Stored entries:
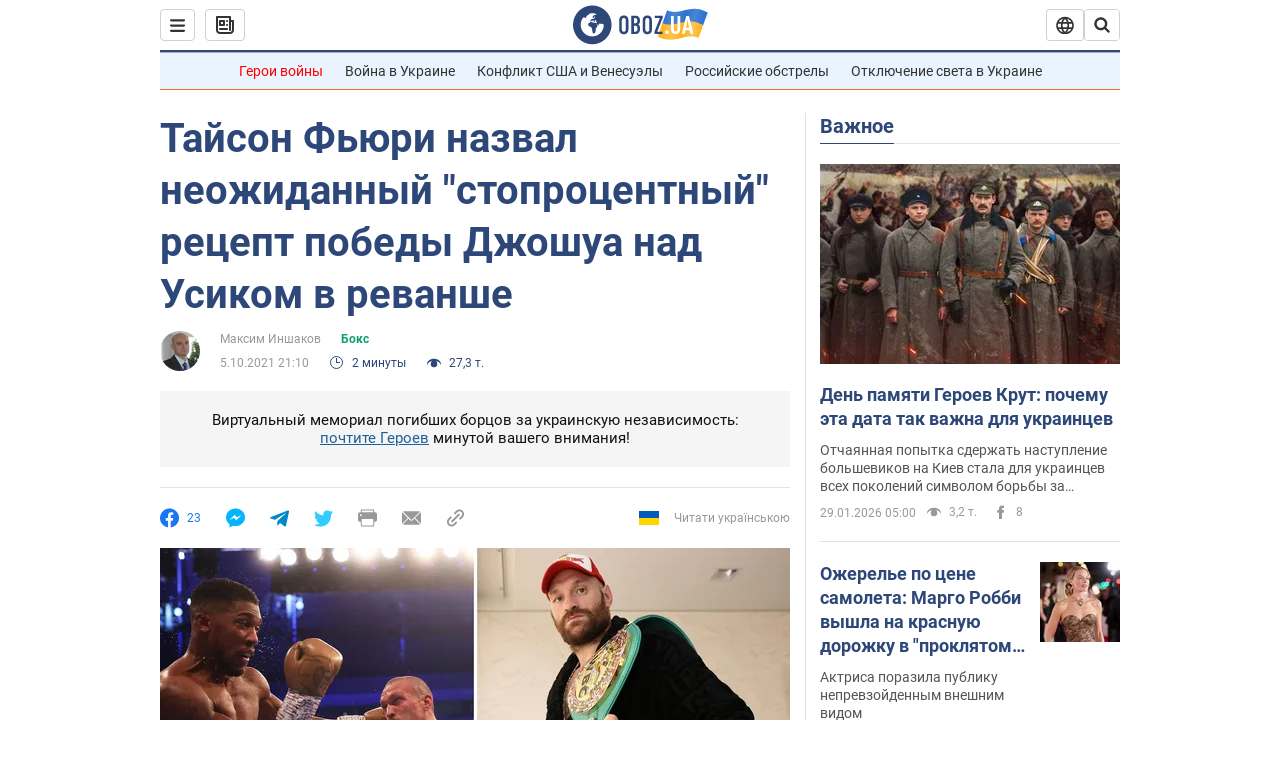

--- FILE ---
content_type: application/x-javascript; charset=utf-8
request_url: https://servicer.idealmedia.io/1418748/1?nocmp=1&sessionId=697b5c26-0185f&sessionPage=1&sessionNumberWeek=1&sessionNumber=1&scale_metric_1=64.00&scale_metric_2=256.00&scale_metric_3=100.00&cbuster=1769692198638935572761&pvid=cebe517f-dc26-4efd-828c-d13ae599c693&implVersion=11&lct=1763555100&mp4=1&ap=1&consentStrLen=0&wlid=98dc5f89-3b1c-4f84-841a-37bc295c0e1a&uniqId=0d245&niet=4g&nisd=false&evt=%5B%7B%22event%22%3A1%2C%22methods%22%3A%5B1%2C2%5D%7D%2C%7B%22event%22%3A2%2C%22methods%22%3A%5B1%2C2%5D%7D%5D&pv=5&jsv=es6&dpr=1&hashCommit=cbd500eb&apt=2021-10-05T21%3A10%3A00&tfre=3615&w=0&h=1&tl=150&tlp=1&sz=0x1&szp=1&szl=1&cxurl=https%3A%2F%2Fnews.obozrevatel.com%2Fsport%2Fbox%2Ftajson-fyuri-nazval-neozhidannyij-retsept-pobedyi-dzhoshua-nad-usikom-v-revanshe.htm&ref=&lu=https%3A%2F%2Fnews.obozrevatel.com%2Fsport%2Fbox%2Ftajson-fyuri-nazval-neozhidannyij-retsept-pobedyi-dzhoshua-nad-usikom-v-revanshe.htm
body_size: 808
content:
var _mgq=_mgq||[];
_mgq.push(["IdealmediaLoadGoods1418748_0d245",[
["unian.net","11979010","1","Відома російська акторка вразила всіх заявою про українців","Тетяна зробила емоційний допис в мережі.","0","","","","Bxn5mCCqAzOCZVTzXPKEWcvTs6aCZWXuRDaqZh8-5Tp_IflNQAcCFUhNU-7RqfNCJP9NESf5a0MfIieRFDqB_Kldt0JdlZKDYLbkLtP-Q-UTxZZF7ppl0YF2fuaeRP6A",{"i":"https://s-img.idealmedia.io/n/11979010/45x45/200x0x800x800/aHR0cDovL2ltZ2hvc3RzLmNvbS90LzIwMjYtMDEvNDI3MDI0LzlmZDJlYTUzZjZmMGFiODJjNTNiNTBkYTI1ZjRhMzJhLmpwZWc.webp?v=1769692198-HzdBRwK09g0NrihVHyHSZpoP4ZL12Q-fVWjD8Q0CM_Q","l":"https://clck.idealmedia.io/pnews/11979010/i/1298901/pp/1/1?h=Bxn5mCCqAzOCZVTzXPKEWcvTs6aCZWXuRDaqZh8-5Tp_IflNQAcCFUhNU-7RqfNCJP9NESf5a0MfIieRFDqB_Kldt0JdlZKDYLbkLtP-Q-UTxZZF7ppl0YF2fuaeRP6A&utm_campaign=obozrevatel.com&utm_source=obozrevatel.com&utm_medium=referral&rid=d025f423-fd13-11f0-b230-d404e6f97680&tt=Direct&att=3&afrd=296&iv=11&ct=1&gdprApplies=0&muid=q0tWH8P4gN95&st=-300&mp4=1&h2=RGCnD2pppFaSHdacZpvmnsy2GX6xlGXVu7txikoXAu8gNjusZyjGo1rMnMT1hEiOJN4sfajfrDOpom5RVgtfmQ**","adc":[],"sdl":0,"dl":"","category":"Шоу-бизнес","dbbr":0,"bbrt":0,"type":"e","media-type":"static","clicktrackers":[],"cta":"Читати далі","cdt":"","tri":"d0260858-fd13-11f0-b230-d404e6f97680","crid":"11979010"}],],
{"awc":{},"dt":"desktop","ts":"","tt":"Direct","isBot":1,"h2":"RGCnD2pppFaSHdacZpvmnsy2GX6xlGXVu7txikoXAu8gNjusZyjGo1rMnMT1hEiOJN4sfajfrDOpom5RVgtfmQ**","ats":0,"rid":"d025f423-fd13-11f0-b230-d404e6f97680","pvid":"cebe517f-dc26-4efd-828c-d13ae599c693","iv":11,"brid":32,"muidn":"q0tWH8P4gN95","dnt":2,"cv":2,"afrd":296,"consent":true,"adv_src_id":39175}]);
_mgqp();
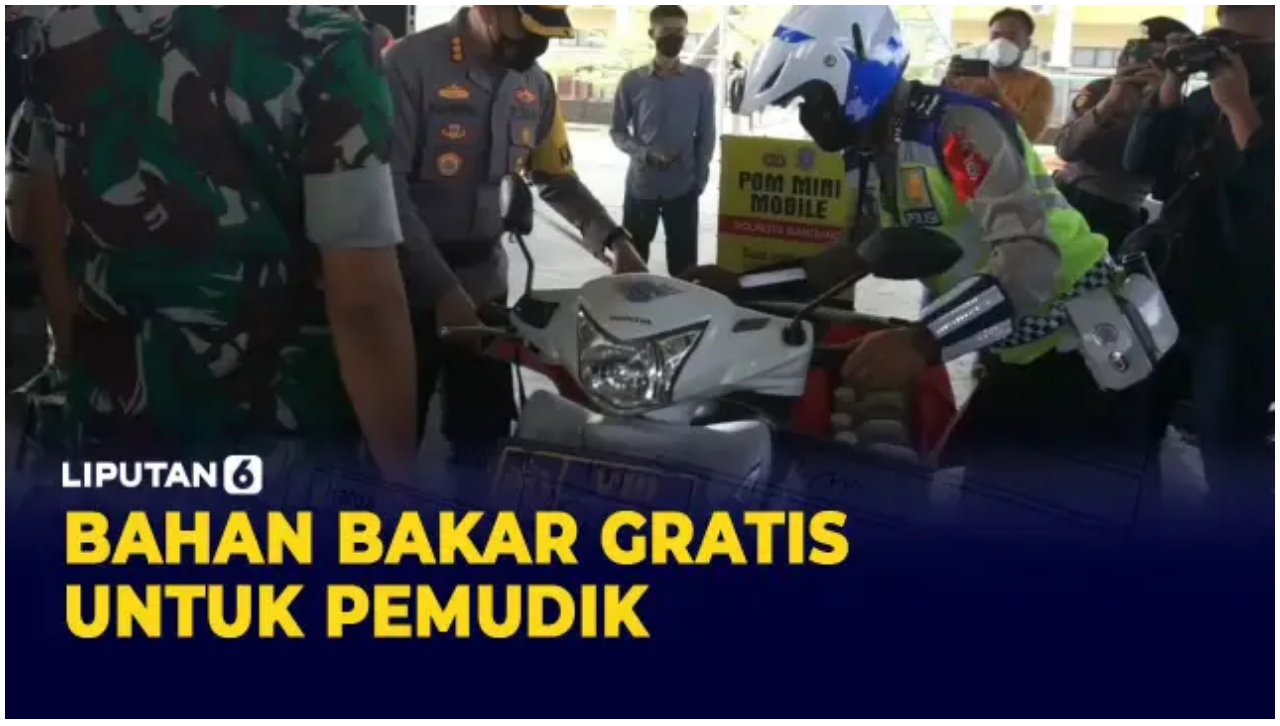

--- FILE ---
content_type: application/javascript; charset=utf-8
request_url: https://fundingchoicesmessages.google.com/f/AGSKWxUJM3LZD2ddz_juYMmyz6YJXFcWZqMF76Y_70grtSpcrkSxsD2h1NS8mgiNoVR8_NHTVp6UKgh93q7tFJy2P9a4DO29rdNEL5YlrOcRaCYgDBma2Pg1eB0VNMnX_4NpoEzuhv5FLXfK4KKXyjo7YZxOQ1Nr0Z_ggQN2UTDFK3cvzGbB5EWSNwCxqxU8/_/expop.jsm4ufree.tv/125x300__ads.js?/adsdaq_
body_size: -1289
content:
window['6ebe25f8-a63e-406b-b369-42f288da22e1'] = true;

◆ **WHAT IS NEEDED**:
Please transcribe the entries precisely and omit any images they hold.

◆ **FINISHED TASK**:
--- FILE ---
content_type: application/x-javascript; charset=utf-8
request_url: https://servicer.idealmedia.io/1418748/1?nocmp=1&sessionId=697b5c26-0185f&sessionPage=1&sessionNumberWeek=1&sessionNumber=1&scale_metric_1=64.00&scale_metric_2=256.00&scale_metric_3=100.00&cbuster=1769692198638935572761&pvid=cebe517f-dc26-4efd-828c-d13ae599c693&implVersion=11&lct=1763555100&mp4=1&ap=1&consentStrLen=0&wlid=98dc5f89-3b1c-4f84-841a-37bc295c0e1a&uniqId=0d245&niet=4g&nisd=false&evt=%5B%7B%22event%22%3A1%2C%22methods%22%3A%5B1%2C2%5D%7D%2C%7B%22event%22%3A2%2C%22methods%22%3A%5B1%2C2%5D%7D%5D&pv=5&jsv=es6&dpr=1&hashCommit=cbd500eb&apt=2021-10-05T21%3A10%3A00&tfre=3615&w=0&h=1&tl=150&tlp=1&sz=0x1&szp=1&szl=1&cxurl=https%3A%2F%2Fnews.obozrevatel.com%2Fsport%2Fbox%2Ftajson-fyuri-nazval-neozhidannyij-retsept-pobedyi-dzhoshua-nad-usikom-v-revanshe.htm&ref=&lu=https%3A%2F%2Fnews.obozrevatel.com%2Fsport%2Fbox%2Ftajson-fyuri-nazval-neozhidannyij-retsept-pobedyi-dzhoshua-nad-usikom-v-revanshe.htm
body_size: 808
content:
var _mgq=_mgq||[];
_mgq.push(["IdealmediaLoadGoods1418748_0d245",[
["unian.net","11979010","1","Відома російська акторка вразила всіх заявою про українців","Тетяна зробила емоційний допис в мережі.","0","","","","Bxn5mCCqAzOCZVTzXPKEWcvTs6aCZWXuRDaqZh8-5Tp_IflNQAcCFUhNU-7RqfNCJP9NESf5a0MfIieRFDqB_Kldt0JdlZKDYLbkLtP-Q-UTxZZF7ppl0YF2fuaeRP6A",{"i":"https://s-img.idealmedia.io/n/11979010/45x45/200x0x800x800/aHR0cDovL2ltZ2hvc3RzLmNvbS90LzIwMjYtMDEvNDI3MDI0LzlmZDJlYTUzZjZmMGFiODJjNTNiNTBkYTI1ZjRhMzJhLmpwZWc.webp?v=1769692198-HzdBRwK09g0NrihVHyHSZpoP4ZL12Q-fVWjD8Q0CM_Q","l":"https://clck.idealmedia.io/pnews/11979010/i/1298901/pp/1/1?h=Bxn5mCCqAzOCZVTzXPKEWcvTs6aCZWXuRDaqZh8-5Tp_IflNQAcCFUhNU-7RqfNCJP9NESf5a0MfIieRFDqB_Kldt0JdlZKDYLbkLtP-Q-UTxZZF7ppl0YF2fuaeRP6A&utm_campaign=obozrevatel.com&utm_source=obozrevatel.com&utm_medium=referral&rid=d025f423-fd13-11f0-b230-d404e6f97680&tt=Direct&att=3&afrd=296&iv=11&ct=1&gdprApplies=0&muid=q0tWH8P4gN95&st=-300&mp4=1&h2=RGCnD2pppFaSHdacZpvmnsy2GX6xlGXVu7txikoXAu8gNjusZyjGo1rMnMT1hEiOJN4sfajfrDOpom5RVgtfmQ**","adc":[],"sdl":0,"dl":"","category":"Шоу-бизнес","dbbr":0,"bbrt":0,"type":"e","media-type":"static","clicktrackers":[],"cta":"Читати далі","cdt":"","tri":"d0260858-fd13-11f0-b230-d404e6f97680","crid":"11979010"}],],
{"awc":{},"dt":"desktop","ts":"","tt":"Direct","isBot":1,"h2":"RGCnD2pppFaSHdacZpvmnsy2GX6xlGXVu7txikoXAu8gNjusZyjGo1rMnMT1hEiOJN4sfajfrDOpom5RVgtfmQ**","ats":0,"rid":"d025f423-fd13-11f0-b230-d404e6f97680","pvid":"cebe517f-dc26-4efd-828c-d13ae599c693","iv":11,"brid":32,"muidn":"q0tWH8P4gN95","dnt":2,"cv":2,"afrd":296,"consent":true,"adv_src_id":39175}]);
_mgqp();

--- FILE ---
content_type: application/javascript; charset=utf-8
request_url: https://fundingchoicesmessages.google.com/f/AGSKWxUJM3LZD2ddz_juYMmyz6YJXFcWZqMF76Y_70grtSpcrkSxsD2h1NS8mgiNoVR8_NHTVp6UKgh93q7tFJy2P9a4DO29rdNEL5YlrOcRaCYgDBma2Pg1eB0VNMnX_4NpoEzuhv5FLXfK4KKXyjo7YZxOQ1Nr0Z_ggQN2UTDFK3cvzGbB5EWSNwCxqxU8/_/expop.jsm4ufree.tv/125x300__ads.js?/adsdaq_
body_size: -1289
content:
window['6ebe25f8-a63e-406b-b369-42f288da22e1'] = true;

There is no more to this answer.